Yatırımların devamlılığına finansman engeli
Makine sektörünün teknolojik gelişim ve yenilikçi çözümlerle uluslararası rekabette varlığını sürdürebilmesi için yatırımların devam etmesi gerektiğine işaret eden Emre Gencer, mevcut kredi maliyetleriyle bu yatırımların finansmanının neredeyse imkansız olduğunu belirtti. Gencer, Yatırım Taahhütlü Avans Kredisi (YTAK) programında makine sektörü için özel bir alt program oluşturulması çağrısında bulundu.
Gencer, “Son 20 yılda uygulamaya konulan tüm ekonomik programlarda, makine sektörünün teknoloji, inovasyon ve ihracata dayalı büyümesi stratejik hedef olarak belirlenmiş; uygulamalar da bu yönde yapılmıştır. Ancak, ana pazarlarımızın neredeyse tamamında ağır ekonomik sorunların yaşandığı bir dönemde, ihracata dayalı büyümeye devam edemeyiz. Her şeyden önce, dış pazar risklerimizin arttığı ve artmaya devam edeceği bir dönemden geçiyoruz. Bu riskler arasında, Çin’in giderek agresifleşen üretim ve ihracat teşviklerinin, iç ve dış pazarlarımızda artan ölçüde kayıplara yol açması ön plana çıkmaktadır. Buna, yeni ABD yönetiminin uygulaması muhtemel korumacı politikalarının neden olacağı gerginlikleri ve AB’nin yeni rekabet stratejisinin ortaya çıkardığı belirsizlikleri de ilave edebiliriz” diye konuştu.
“Dampingli ithalat yerli üretimi tehdit ediyor”
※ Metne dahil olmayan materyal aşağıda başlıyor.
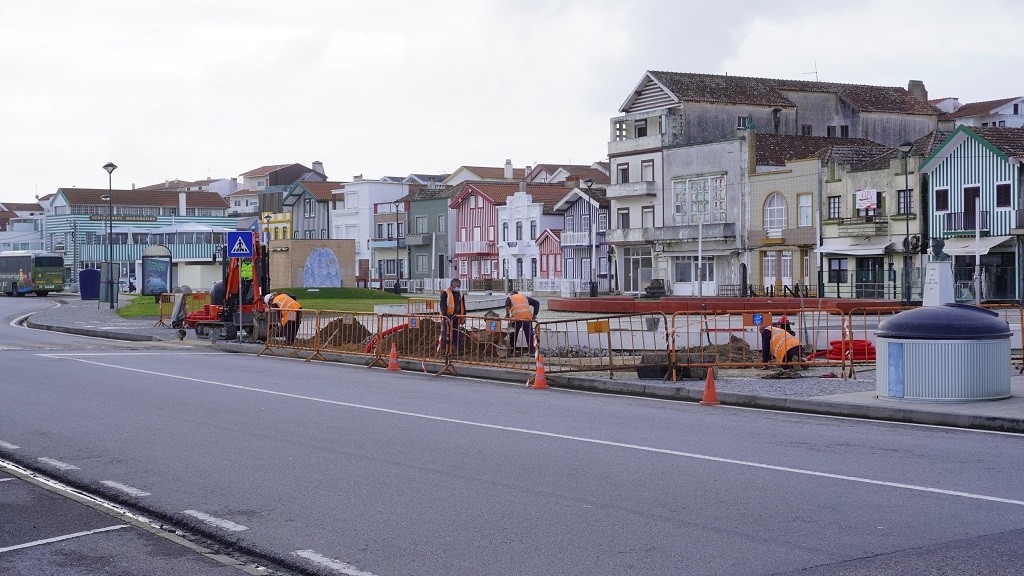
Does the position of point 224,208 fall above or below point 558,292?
above

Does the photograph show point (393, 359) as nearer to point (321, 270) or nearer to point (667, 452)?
point (667, 452)

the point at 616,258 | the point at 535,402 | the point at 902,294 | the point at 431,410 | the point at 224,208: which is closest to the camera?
the point at 431,410

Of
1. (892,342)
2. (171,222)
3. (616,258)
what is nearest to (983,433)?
(892,342)

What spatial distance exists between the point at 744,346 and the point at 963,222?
36.7 m

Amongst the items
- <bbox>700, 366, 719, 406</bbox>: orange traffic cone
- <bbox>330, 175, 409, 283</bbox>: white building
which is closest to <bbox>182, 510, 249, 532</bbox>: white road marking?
<bbox>700, 366, 719, 406</bbox>: orange traffic cone

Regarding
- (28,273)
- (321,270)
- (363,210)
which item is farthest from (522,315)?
(363,210)

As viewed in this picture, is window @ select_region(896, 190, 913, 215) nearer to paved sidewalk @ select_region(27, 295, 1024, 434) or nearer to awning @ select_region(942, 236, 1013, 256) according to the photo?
awning @ select_region(942, 236, 1013, 256)

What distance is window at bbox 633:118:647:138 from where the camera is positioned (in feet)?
246

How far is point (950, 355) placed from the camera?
1514 cm

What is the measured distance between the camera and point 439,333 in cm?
2358

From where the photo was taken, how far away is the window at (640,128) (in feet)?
246

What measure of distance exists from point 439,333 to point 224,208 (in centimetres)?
11352

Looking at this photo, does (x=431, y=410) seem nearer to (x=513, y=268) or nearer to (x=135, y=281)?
(x=513, y=268)

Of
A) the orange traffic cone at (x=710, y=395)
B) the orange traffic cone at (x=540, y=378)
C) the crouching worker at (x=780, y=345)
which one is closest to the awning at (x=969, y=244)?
the crouching worker at (x=780, y=345)
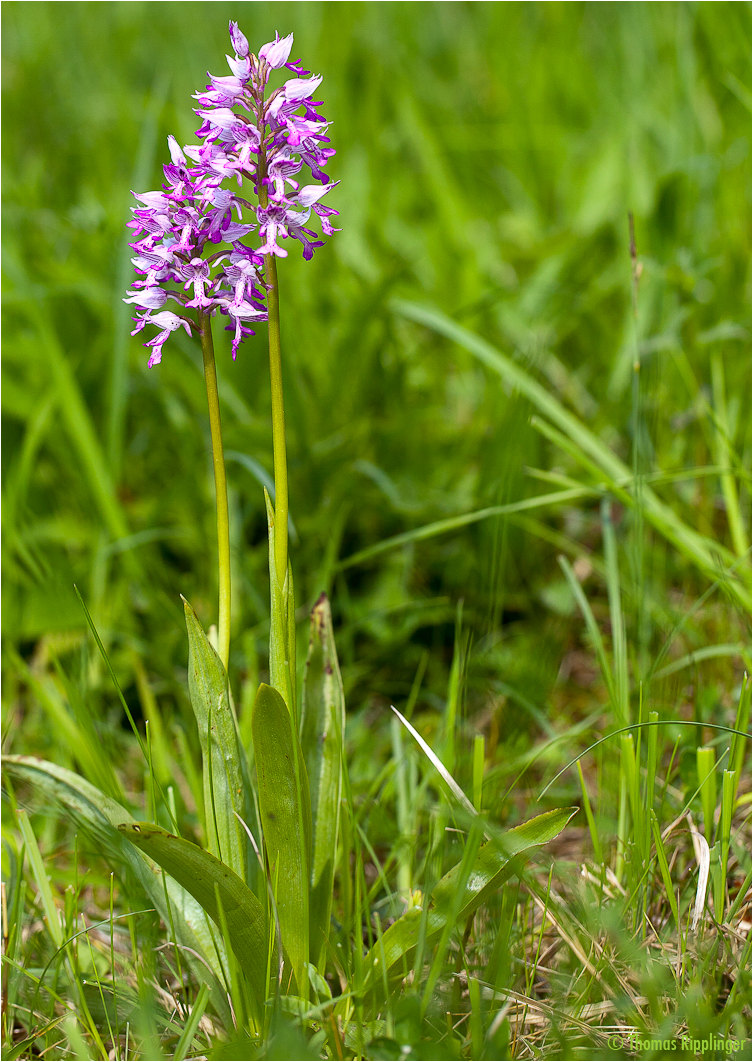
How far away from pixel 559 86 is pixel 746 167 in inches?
70.4

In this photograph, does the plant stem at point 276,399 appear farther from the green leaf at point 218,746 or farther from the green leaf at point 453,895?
the green leaf at point 453,895

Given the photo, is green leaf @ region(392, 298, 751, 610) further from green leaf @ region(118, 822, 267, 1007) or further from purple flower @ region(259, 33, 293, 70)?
green leaf @ region(118, 822, 267, 1007)

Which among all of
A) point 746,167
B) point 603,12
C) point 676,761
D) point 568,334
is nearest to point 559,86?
point 603,12

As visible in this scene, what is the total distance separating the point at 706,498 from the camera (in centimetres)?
274

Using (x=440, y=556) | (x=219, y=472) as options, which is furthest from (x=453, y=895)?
(x=440, y=556)

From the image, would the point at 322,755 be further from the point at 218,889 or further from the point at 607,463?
the point at 607,463

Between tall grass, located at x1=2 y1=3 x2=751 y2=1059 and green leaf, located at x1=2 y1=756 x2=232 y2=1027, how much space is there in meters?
0.01

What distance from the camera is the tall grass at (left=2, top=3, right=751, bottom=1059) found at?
4.85 ft

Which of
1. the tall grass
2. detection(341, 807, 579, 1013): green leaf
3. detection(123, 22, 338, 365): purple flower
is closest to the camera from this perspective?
detection(123, 22, 338, 365): purple flower

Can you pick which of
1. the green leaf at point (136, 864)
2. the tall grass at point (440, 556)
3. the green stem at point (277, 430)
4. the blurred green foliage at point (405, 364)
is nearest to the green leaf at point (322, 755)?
the tall grass at point (440, 556)

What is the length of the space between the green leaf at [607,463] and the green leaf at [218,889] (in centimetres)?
128

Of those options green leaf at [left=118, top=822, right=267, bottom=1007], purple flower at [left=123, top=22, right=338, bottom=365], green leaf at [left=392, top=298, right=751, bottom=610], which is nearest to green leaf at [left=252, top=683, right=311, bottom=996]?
green leaf at [left=118, top=822, right=267, bottom=1007]

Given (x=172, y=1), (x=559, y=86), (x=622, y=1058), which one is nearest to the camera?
(x=622, y=1058)

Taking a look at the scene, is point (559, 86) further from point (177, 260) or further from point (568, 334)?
point (177, 260)
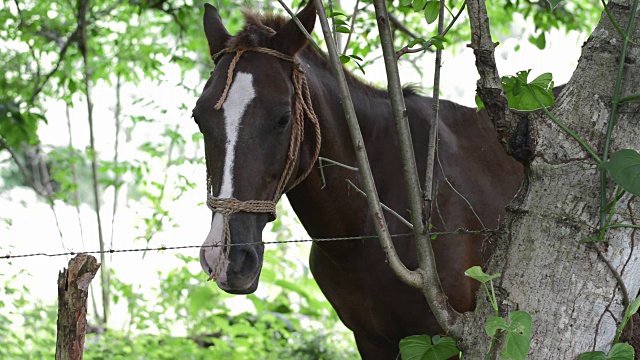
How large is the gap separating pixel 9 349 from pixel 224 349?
142 cm

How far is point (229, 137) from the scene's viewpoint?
2.27 metres

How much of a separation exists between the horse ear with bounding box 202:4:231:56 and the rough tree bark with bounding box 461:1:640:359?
132 centimetres

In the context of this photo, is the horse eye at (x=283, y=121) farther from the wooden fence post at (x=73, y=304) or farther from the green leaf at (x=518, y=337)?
the green leaf at (x=518, y=337)

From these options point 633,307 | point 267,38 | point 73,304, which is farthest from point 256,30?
point 633,307

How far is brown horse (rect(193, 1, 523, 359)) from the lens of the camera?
2258 millimetres

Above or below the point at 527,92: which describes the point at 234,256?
below

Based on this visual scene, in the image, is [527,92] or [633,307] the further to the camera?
[527,92]

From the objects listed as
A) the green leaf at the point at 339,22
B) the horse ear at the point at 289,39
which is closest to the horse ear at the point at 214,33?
the horse ear at the point at 289,39

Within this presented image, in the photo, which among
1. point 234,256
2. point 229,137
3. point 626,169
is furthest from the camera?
point 229,137

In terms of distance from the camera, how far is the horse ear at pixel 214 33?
267 centimetres

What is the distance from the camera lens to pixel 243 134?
7.47ft

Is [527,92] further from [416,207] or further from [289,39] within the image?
[289,39]

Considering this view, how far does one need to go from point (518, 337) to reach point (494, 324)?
0.18 feet

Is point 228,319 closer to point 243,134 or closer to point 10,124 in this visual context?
point 10,124
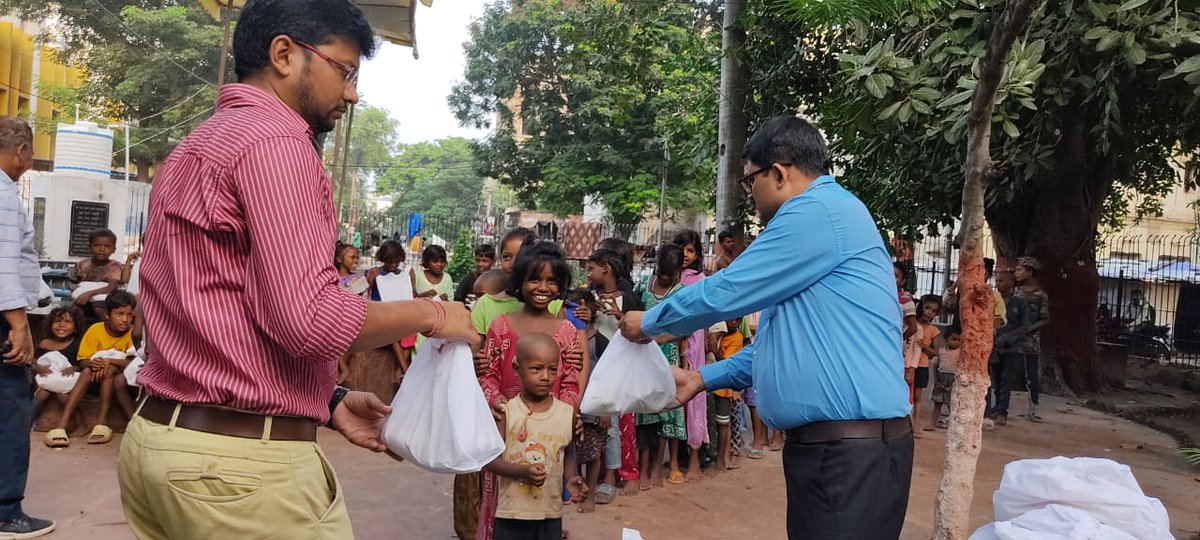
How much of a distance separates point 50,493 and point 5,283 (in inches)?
74.9

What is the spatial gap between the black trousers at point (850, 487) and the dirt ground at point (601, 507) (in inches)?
97.6

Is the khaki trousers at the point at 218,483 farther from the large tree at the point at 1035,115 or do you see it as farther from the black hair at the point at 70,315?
the black hair at the point at 70,315

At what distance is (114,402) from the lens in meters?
6.56

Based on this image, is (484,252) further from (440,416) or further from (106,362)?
(440,416)

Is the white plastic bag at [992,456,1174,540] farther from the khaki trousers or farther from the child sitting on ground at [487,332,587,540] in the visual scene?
the khaki trousers

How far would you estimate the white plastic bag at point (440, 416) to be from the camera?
215 cm

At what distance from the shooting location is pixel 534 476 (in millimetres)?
3422

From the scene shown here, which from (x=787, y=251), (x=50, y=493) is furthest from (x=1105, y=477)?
(x=50, y=493)

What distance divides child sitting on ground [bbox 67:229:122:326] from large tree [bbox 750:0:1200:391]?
6011mm

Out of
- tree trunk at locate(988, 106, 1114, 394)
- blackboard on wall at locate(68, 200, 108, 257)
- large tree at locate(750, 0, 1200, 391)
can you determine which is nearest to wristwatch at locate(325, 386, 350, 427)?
large tree at locate(750, 0, 1200, 391)

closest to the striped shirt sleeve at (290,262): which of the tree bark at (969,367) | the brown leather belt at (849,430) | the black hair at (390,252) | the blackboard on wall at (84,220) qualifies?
the brown leather belt at (849,430)

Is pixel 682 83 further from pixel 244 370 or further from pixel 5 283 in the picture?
pixel 244 370

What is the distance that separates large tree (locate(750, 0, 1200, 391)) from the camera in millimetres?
5422

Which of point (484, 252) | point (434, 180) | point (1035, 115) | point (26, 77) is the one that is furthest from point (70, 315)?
point (434, 180)
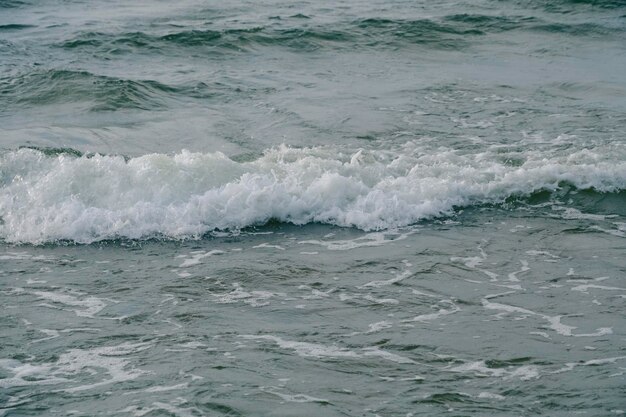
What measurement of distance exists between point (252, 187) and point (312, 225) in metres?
0.86

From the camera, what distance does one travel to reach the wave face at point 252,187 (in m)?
9.20

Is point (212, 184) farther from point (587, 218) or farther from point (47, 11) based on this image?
point (47, 11)

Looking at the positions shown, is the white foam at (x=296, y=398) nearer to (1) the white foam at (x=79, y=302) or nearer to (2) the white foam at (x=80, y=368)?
(2) the white foam at (x=80, y=368)

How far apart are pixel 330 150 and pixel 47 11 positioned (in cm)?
1172

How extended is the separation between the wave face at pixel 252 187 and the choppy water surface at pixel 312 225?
0.03 m

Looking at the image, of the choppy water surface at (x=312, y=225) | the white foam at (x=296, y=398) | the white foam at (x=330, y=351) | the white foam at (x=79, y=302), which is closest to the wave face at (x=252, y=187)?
the choppy water surface at (x=312, y=225)

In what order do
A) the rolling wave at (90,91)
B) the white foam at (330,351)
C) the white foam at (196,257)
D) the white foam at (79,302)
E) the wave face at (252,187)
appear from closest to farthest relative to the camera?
the white foam at (330,351) → the white foam at (79,302) → the white foam at (196,257) → the wave face at (252,187) → the rolling wave at (90,91)

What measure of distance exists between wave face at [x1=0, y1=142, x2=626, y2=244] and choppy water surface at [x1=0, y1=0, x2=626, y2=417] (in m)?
0.03

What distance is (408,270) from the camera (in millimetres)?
7941

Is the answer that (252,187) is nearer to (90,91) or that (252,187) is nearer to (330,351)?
(330,351)

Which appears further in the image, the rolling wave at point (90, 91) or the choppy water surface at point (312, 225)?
the rolling wave at point (90, 91)

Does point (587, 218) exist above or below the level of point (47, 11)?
below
Başkan Gencer, Çin'in haksız ticaret pratiklerinin yerli üretimi giderek daha fazla tehdit ettiğini ifade etti. Forkliftlerden lazer kesme makinelerine kadar birçok ürün grubunda dampingli satışların yerli üretime zarar verdiğine işaret eden Emre Gencer, sadece 2023 yılında Çin'den ithal edilen forklift sayısının 20 bin adeti geçtiğini ve bu ürünlerin yüzde 95’inin teknik mevzuata uygun olmadığının tespit edildiğini kaydetti. Gencer, damping tehdidi altındaki diğer bir ürün grubunun lazer kesme, markalama ve kaynak makineleri olduğunu vurguladı. Bu ürünler için piyasa gözetim ve denetim faaliyetlerinin artırılması gerektiğini söyleyen Emre Gencer, damping soruşturmalarının bir an önce başlatılması gerektiğinin altını çizdi. MİB Başkanı, ayrıca Yerli Malı belgelerinin kamu otoritesince denetlenmesine yönelik somut düzenlemeler yapılması çağrısında bulundu. Yerli üretimin korunması adına daha güçlü piyasa denetimi, nitelikli personel istihdamı ve etkin bir dijital ihbar sisteminin oluşturulması gerektiğini söyledi.
Gencer, şöyle konuştu: “Piyasa dinamiklerinin bozulması tehdidi altında olduğunu belirlediğimiz 135 kalem makine ve teçhizata, DTÖ taahhütlerimizin elverdiği en üst seviyeden ilave gümrük vergisi uygulanması gerektiği görüşündeyiz. Bu konuda hazırladığımız listeyi geçtiğimiz günlerde ilgili Bakanlığımıza ilettik.”